Сводный акт сравнительных испытаний составлен был в красном уголке тем же вечером. Двумя пальцами Кальцатый взялся за краешек не подписанного никем еще акта, приподнял его и предъявил комиссии — так фокусник демонстрирует недоверчивым зрителям свой носовой платок за минуту до того, как в нем возникнет монета. Вкрадчивый и развязный, как конферансье, он заявил вдруг, что Москва внимательно следит за работой комиссии, в целом одобряет ее деятельность, но напоминает, что цель ее — не сравнение двух комбайнов, а дача практических рекомендаций Рязанскому заводу сельскохозяйственного машиностроения. Следовательно, подписываться еще рано.

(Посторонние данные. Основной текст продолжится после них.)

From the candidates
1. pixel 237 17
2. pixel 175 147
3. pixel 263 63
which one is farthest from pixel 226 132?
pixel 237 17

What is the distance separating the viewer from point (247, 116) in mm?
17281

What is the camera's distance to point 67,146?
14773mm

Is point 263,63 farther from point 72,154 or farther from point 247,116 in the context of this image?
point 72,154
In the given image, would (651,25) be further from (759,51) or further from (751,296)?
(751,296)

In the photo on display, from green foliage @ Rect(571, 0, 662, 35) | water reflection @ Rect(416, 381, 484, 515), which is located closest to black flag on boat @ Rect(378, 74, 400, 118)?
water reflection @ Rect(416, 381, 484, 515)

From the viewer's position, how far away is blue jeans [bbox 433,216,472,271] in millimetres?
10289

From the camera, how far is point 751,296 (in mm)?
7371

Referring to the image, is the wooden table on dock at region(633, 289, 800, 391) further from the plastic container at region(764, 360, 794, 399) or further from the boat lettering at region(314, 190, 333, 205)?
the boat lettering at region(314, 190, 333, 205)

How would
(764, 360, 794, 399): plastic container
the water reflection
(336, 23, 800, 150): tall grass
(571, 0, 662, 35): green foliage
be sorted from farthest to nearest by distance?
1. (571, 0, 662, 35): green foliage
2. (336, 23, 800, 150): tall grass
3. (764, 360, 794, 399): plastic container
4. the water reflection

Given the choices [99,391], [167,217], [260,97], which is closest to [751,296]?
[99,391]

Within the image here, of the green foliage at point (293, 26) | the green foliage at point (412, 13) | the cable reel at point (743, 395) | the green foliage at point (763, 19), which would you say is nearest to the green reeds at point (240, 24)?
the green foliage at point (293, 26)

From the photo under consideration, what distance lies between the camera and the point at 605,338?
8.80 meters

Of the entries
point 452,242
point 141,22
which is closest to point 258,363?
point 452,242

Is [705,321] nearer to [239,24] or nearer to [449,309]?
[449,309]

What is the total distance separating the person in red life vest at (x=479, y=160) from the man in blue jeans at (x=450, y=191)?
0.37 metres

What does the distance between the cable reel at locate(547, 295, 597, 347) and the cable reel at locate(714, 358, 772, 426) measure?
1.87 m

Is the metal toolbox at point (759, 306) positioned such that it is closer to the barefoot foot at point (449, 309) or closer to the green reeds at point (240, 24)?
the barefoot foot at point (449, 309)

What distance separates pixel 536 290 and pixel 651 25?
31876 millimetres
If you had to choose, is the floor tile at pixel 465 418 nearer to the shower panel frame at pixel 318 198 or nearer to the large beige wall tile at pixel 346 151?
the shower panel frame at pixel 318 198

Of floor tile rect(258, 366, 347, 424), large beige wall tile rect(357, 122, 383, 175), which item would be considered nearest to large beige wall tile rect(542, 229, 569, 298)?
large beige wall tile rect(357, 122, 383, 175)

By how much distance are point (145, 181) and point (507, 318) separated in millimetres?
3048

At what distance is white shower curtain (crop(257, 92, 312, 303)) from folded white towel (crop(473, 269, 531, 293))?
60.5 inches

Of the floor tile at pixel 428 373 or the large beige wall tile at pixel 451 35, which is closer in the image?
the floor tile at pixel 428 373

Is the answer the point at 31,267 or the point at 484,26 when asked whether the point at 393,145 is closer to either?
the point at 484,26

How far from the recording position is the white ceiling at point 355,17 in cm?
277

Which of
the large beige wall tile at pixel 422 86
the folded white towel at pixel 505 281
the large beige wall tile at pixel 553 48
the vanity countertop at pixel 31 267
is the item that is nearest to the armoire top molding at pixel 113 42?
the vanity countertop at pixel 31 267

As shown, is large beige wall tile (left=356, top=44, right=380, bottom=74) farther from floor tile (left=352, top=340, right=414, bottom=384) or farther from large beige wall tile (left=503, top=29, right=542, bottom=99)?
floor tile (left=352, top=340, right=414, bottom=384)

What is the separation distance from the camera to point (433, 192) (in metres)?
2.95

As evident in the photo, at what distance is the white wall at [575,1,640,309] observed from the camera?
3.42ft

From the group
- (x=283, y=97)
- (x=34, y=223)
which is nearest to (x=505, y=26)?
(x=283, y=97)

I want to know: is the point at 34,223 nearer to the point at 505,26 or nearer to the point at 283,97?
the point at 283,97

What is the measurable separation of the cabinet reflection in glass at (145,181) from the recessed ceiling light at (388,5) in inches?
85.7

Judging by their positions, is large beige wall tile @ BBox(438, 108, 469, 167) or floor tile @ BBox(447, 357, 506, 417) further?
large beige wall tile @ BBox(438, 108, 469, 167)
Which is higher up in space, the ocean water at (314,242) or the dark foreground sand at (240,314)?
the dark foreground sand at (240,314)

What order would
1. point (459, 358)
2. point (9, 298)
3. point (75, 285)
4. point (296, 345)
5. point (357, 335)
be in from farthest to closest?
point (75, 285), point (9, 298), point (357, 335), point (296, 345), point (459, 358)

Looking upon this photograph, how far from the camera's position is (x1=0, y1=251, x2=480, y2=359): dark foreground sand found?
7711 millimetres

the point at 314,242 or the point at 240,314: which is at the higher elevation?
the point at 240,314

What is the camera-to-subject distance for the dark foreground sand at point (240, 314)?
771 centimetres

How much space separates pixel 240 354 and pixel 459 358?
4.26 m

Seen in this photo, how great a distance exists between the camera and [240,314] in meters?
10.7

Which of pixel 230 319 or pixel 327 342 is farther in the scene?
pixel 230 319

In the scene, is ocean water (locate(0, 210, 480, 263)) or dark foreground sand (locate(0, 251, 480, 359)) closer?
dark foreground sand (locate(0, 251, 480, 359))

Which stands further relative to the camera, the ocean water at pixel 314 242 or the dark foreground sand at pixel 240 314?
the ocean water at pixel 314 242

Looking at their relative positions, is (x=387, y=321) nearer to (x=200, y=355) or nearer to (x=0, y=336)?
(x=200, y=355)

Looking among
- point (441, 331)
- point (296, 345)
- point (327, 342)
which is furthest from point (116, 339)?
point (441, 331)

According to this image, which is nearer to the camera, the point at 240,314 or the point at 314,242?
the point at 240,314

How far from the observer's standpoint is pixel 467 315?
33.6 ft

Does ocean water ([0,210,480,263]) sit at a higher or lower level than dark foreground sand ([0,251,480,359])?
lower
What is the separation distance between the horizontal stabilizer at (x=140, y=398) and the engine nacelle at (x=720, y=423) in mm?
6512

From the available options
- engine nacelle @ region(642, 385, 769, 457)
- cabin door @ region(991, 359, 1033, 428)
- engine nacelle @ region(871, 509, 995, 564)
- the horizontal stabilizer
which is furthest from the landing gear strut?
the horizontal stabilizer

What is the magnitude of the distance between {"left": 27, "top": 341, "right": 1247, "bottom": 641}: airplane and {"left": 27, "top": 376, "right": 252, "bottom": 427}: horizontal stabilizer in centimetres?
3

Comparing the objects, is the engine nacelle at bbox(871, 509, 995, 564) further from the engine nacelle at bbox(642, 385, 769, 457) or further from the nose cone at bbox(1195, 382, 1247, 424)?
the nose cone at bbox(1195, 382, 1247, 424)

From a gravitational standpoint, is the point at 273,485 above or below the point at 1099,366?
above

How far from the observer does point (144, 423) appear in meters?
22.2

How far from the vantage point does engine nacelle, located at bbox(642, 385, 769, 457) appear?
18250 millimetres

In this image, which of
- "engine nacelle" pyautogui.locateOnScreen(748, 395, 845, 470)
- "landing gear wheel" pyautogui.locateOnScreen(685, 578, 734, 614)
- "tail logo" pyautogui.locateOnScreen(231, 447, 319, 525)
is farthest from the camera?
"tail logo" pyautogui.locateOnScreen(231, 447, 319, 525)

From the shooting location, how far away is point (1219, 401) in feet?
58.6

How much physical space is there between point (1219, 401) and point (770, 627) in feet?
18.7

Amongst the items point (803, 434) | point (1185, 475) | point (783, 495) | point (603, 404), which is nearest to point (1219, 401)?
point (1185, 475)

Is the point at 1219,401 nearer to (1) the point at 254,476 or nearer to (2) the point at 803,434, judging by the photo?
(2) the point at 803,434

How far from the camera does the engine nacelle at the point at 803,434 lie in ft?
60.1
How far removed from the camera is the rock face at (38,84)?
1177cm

Ждем (рука его метнулась к потолку, к небу) прибытия председателя комиссии. Отдыхайте, девочки, отдыхайте!
Инженеры Поволжской МИС, перегруженные потешными трудами и водочкой, продолжали дремать, Васькянин же издал знакомые Андрею дифтонги, а затем членораздельно оповестил всех, что позорить себя не намерен, балаган сей покидает; о председателе комиссии выразился еще более резко: прибудет мерзавец высокого ранга, но более низкого пошиба, чем здесь присутствующий плут Аркашка Кальцатый. Сказал, будто всем под ноги плюнул, и выволок в коридор Андрея, приказал стоять насмерть, но КУК-2 к производству ни в коем случае не допускать! И сунул ему в карман некий документ в форме прямоугольника. Вчитавшись в него, покрутив в руках так и сяк, Андрей понял, что это -визитная карточка.
Иван Васильевич Шишлин появился в гостинице незаметно, ранним утром. Засуетившийся Кальцатый обегал после завтрака все комнаты и предупредил: председатель комиссии прибыл, начальник на месте!
Андрей не узнал его. Стал Шишлин и ростом выше, и крупнее; галстук, белая рубашка, двубортный пиджак, брюки по моде, без манжет. И было в нем что-то от сейфа с сигнализацией, от массивного стола с бумагами на подпись, от тяжелых темных штор на окнах. «А… это ты», — проговорил он равнодушно, увидев Андрея.
Все-таки учился Шишлин на факультете механизации и электрификации сельского хозяйства, технику он все-таки знал, и не к директору совхоза пошел утром, а к технике; и ланкинский комбайн руками прощупал, дав ему высочайшую оценку, и рязанский тоже. Увязавшийся за ним Андрей ждал: вот сейчас Шишлин, с крестьянской простотой выразив свое мнение о КУКе, сплюнет и выругается матерно. По своим Починкам знал ведь крестьянский сын Шишлин: если б не картошка на трех приусадебных сотках, то повспухали бы односельчане от голода. Обязан Иван Шишлин полюбить уральский комбайн! Обязан!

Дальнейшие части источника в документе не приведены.